Pursuant to Federal Rule of Civil Procedure 63 and Bankruptcy Rule 9028, this matter is before The Honorable Richard L. Williams. The Court certifies that the regularly presiding judge is unable to proceed, that the Court is familiar with the record, and that proceedings in this matter may be completed without prejudice to the parties.
. The Wests wrote to the Court in a letter dated May 14, 1996 seeking reversal of their ADR decision and "post-decisional relief" of $10,000 each. Pursuant to In re A.H. Robins Co. (Bledsoe v. Dalkon Shield Claimants Trust), 197 B.R. 550 (E.D.Va.1995), aff'd, 112 F.3d 160 (4th Cir.1997), their letter was docketed on May 20, 1996 as a Motion To Enforce The Plan And Set Aside The ADR Decision.

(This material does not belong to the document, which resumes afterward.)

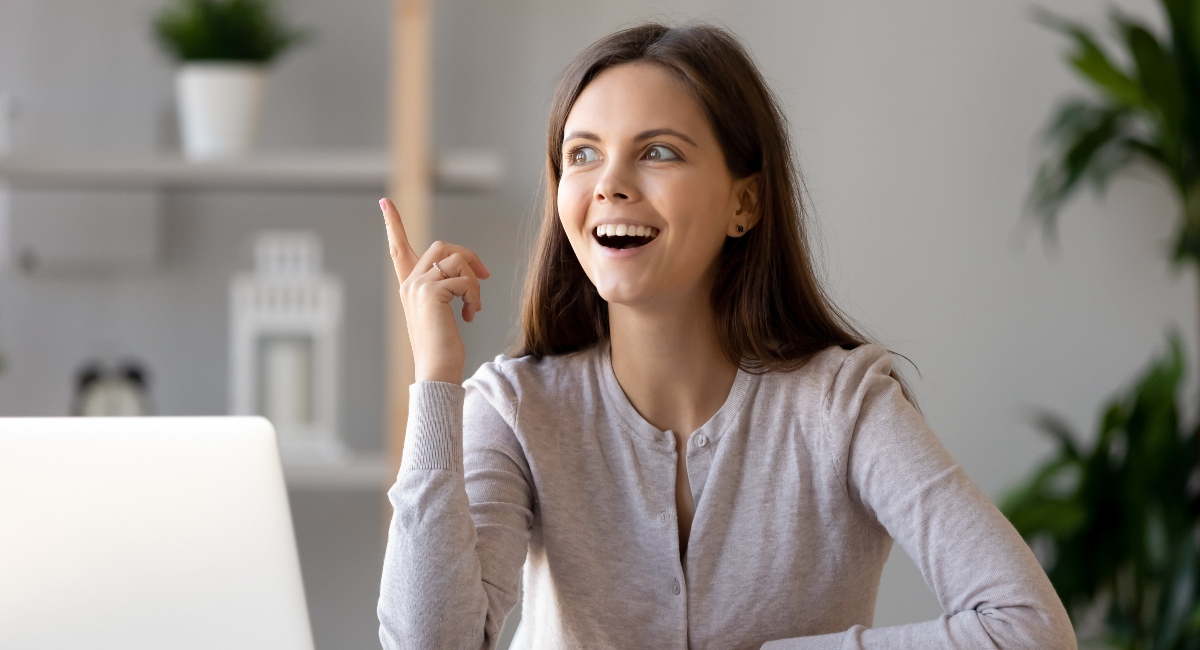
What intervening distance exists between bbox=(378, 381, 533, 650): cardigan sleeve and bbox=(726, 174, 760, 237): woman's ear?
11.9 inches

The Court notes that the Wests appear pro se and is mindful that courts must liberally construe the pleadings of pro se parties. See Gordon v. Leeke, 574 F.2d 1147, 1151-52 (4th Cir.) cert. denied, 439 U.S. 970, 99 S.Ct. 464, 58 L.Ed.2d 431 (1978); Coleman v. Peyton, 340 F.2d 603, 604 (4th Cir. 1965).
. Cervical incompetence is an abnormal weakness of the cervix that can result in recurrent miscarriages.
. With respect to Michele West's claim, Referee Abraham concluded:
I find that the claimant submitted no evidence that she suffered a perforated or damaged cervix as a result of Daikon Shield use, or that any of her other conditions were caused by the Shield. In the absence of such evidence, the claimant has not met her burden of proof and I cannot make an award. Trust Ex. D. With respect to Murai West’s claim, he found:
I find that the claimant submitted no evidence that her mother's incompetent cervix, which resulted in the claimant’s premature birth, was caused by Daikon Shield use. In the absence of such evidence[,] the claimant has not met her burden of proof and I can make no award.
Trust Ex. E. ■
.In addition to these three alleged errors, the Wests have copied, almost verbatim, the three grounds for relief asserted by the movants in Bledsoe. Compare Mot. at 1 with Bledsoe, 197
. The Court notes that the original Rules Governing Alternative Dispute Resolution required that hearings be tape recorded. See ADR Rule VIII. There is no comparable provision, however, in the Second Amended Rules Governing ADR.
. Even in instances where there is some indication that the referee was inadequately prepared, this, without more, does not necessarily entitle a claimant to relief. This Court has previously held that claimants choosing ADR must realize that they have bargained for certain risks, including the appointment of an ill-prepared or slothful referee. Bledsoe, 197 B.R. at 554.